The First Thanksgiving Proclamation June 20, 1676
On June 20, 1676, the governing council of Charlestown, Massachusetts, held a meeting to determine how best to express thanks for the good fortune that had seen their community securely established. By unanimous vote they instructed Ed Rawson, the clerk, to proclaim June 29 as a day of thanksgiving, our first. That proclamation is reproduced here in the same language and spelling as the original.
"The Holy God having by a long and Continual Series of his Afflictive dispensations in and by the present War with the Heathen Natives of this land, written and brought to pass bitter things against his own Covenant people in this wilderness, yet so that we evidently discern that in the midst of his judgments he hath remembered mercy, having remembered his Footstool in the day of his sore displeasure against us for our sins, with many singular Intimations of his Fatherly Compassion, and regard; reserving many of our Towns from Desolation Threatened, and attempted by the Enemy, and giving us especially of late with many of our Confederates many signal Advantages against them, without such Disadvantage to ourselves as formerly we have been sensible of, if it be the Lord's mercy that we are not consumed, It certainly bespeaks our positive Thankfulness, when our Enemies are in any measure disappointed or destroyed; and fearing the Lord should take notice under so many Intimations of his returning mercy, we should be found an Insensible people, as not standing before Him with Thanksgiving, as well as lading him with our Complaints in the time of pressing Afflictions:
The Council has thought meet to appoint and set apart the 29th day of this instant June, as a day of Solemn Thanksgiving and praise to God for such his Goodness and Favour, many Particulars of which mercy might be Instanced, but we doubt not those who are sensible of God's Afflictions, have been as diligent to espy him returning to us; and that the Lord may behold us as a People offering Praise and thereby glorifying Him; the Council doth commend it to the Respective Ministers, Elders and people of this Jurisdiction; Solemnly and seriously to keep the same Beseeching that being persuaded by the mercies of God we may all, even this whole people offer up our bodies and souls as a living and acceptable Service unto God by Jesus Christ."
I. The Pilgrim's View of God:
The one and only; holy; active in human affairs; establishes deals (contractual obligations/relationships) with people; just; retributive; discernable; punitive; merciful; superior; capable of being pleased or displeased; compassionate; fatherly; protector; aware of positive and negative actions and attitudes; to be feared; accessible; thankworthy; praiseworthy; sovereign; good; beneficent; acts in response to His creatures needs and actions; to be glorified; accessible in times of need; hears prayers and acts accordingly; has demonstrated His worthiness...worthy of the best and totality of our mental, emotional, and physical existence; deserving of our service; approached by Jesus Christ.

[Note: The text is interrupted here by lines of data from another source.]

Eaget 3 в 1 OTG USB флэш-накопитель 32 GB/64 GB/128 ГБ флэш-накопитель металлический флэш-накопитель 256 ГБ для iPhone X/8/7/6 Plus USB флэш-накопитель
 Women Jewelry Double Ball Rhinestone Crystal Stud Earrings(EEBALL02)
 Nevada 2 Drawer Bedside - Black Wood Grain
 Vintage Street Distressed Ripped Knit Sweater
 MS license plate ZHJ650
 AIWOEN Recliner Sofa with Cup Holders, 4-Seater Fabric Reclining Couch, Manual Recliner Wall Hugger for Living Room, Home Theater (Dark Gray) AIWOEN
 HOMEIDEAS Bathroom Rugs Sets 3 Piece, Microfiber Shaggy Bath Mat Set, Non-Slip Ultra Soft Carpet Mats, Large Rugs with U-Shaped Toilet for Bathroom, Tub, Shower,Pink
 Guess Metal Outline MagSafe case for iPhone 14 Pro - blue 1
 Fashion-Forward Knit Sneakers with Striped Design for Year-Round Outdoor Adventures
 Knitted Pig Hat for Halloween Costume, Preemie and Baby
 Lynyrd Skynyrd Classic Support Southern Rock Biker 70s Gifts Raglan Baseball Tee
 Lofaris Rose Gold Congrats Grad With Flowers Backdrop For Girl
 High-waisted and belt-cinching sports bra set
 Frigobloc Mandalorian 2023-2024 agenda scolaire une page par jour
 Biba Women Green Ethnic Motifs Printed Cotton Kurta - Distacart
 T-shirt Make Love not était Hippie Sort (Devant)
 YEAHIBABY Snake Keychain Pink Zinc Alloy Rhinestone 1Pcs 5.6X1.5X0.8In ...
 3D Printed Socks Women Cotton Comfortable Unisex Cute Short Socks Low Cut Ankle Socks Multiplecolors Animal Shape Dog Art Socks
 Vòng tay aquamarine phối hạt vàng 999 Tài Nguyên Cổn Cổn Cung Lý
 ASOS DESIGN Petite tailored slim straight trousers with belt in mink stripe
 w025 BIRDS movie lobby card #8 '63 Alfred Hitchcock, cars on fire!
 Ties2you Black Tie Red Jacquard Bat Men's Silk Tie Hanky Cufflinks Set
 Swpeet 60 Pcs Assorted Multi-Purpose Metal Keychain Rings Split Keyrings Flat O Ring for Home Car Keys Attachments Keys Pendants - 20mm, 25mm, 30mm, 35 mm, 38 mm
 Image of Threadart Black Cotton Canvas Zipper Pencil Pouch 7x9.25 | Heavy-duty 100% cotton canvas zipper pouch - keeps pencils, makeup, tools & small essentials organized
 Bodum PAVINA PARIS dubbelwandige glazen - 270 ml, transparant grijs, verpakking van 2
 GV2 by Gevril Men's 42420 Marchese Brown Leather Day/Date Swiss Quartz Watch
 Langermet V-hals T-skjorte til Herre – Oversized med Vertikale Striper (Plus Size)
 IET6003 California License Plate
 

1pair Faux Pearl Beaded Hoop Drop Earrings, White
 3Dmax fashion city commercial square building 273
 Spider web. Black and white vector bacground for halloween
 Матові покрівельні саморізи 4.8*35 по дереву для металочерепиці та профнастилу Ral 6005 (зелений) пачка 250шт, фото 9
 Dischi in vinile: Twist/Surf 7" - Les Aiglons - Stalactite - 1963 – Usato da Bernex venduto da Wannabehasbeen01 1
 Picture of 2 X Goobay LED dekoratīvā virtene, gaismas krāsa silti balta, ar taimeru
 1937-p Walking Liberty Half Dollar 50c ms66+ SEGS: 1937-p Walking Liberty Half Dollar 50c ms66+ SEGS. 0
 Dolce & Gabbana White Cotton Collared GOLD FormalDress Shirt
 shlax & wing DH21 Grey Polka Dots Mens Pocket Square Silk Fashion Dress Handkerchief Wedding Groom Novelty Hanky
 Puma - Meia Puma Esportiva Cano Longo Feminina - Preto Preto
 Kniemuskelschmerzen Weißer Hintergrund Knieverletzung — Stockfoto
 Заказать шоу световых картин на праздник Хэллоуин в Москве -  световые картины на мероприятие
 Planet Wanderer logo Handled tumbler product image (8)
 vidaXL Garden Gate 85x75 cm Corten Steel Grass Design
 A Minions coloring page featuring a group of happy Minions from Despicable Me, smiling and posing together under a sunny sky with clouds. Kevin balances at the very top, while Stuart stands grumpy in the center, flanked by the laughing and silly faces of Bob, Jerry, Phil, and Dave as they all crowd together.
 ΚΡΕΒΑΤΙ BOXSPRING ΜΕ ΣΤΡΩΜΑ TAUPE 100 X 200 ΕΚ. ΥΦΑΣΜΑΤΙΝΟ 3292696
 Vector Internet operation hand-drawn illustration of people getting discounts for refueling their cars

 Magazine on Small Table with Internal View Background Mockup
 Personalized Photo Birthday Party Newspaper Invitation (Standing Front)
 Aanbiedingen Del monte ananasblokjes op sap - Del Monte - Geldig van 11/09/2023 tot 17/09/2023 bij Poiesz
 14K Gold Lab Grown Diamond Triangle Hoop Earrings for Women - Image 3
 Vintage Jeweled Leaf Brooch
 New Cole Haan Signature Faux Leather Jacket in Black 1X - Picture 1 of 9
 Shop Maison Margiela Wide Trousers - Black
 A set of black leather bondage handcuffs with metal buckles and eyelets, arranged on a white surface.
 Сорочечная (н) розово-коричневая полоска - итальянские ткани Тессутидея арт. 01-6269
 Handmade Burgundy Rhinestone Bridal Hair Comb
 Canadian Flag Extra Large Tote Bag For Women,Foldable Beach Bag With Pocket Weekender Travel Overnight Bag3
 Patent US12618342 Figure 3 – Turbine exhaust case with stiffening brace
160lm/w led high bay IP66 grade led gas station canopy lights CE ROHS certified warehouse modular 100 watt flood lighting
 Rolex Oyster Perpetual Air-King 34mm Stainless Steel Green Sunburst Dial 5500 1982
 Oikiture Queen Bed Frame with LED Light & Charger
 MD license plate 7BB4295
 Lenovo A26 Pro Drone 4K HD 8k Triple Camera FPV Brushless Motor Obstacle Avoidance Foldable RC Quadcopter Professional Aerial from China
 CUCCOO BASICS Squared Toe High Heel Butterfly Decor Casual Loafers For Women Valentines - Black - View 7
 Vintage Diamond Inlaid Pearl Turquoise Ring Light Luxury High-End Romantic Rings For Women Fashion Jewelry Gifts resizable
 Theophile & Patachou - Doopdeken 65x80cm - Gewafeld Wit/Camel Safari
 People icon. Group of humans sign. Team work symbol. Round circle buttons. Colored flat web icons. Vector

II. The Pilgrim's View of Themselves:
Dependent; fortunate to be surviving; strangers in a strange land; at war continually; distinct from those who do not have a contractual relationship to God; related to God as a special people; reaping the just yet merciful consequences of their sin; knee high to a grasshopper; objects of mercy and grace; children of God; watched over; previously afflicted, currently at rest; aware of God's dealings; fragile; fearful of offending the Lord; fearful of being members of International Brotherhood of Ungrateful Lepers Union Local #1996; ones created to praise, thank and thus glorify God; people under authority; individuals who are part of a whole; full-time servants of God; related to God by their union with Jesus Christ.
Questions for Reflection/Discussion/Response:
1. How does the Pilgrim's view of God and themselves compare to yours?
2. Is the Pilgrim's fear of "be(ing) found an Insensible people" appropriate for us today?
3. How is thanksgiving related to contentment? Is giving thanks because "it could be worse" the right idea?
4. What makes true thanksgiving difficult? What can one do to facilitate thanksgiving?
5. Have you ever "counted your blessings, name(d) them one by one"? What was the effect on you?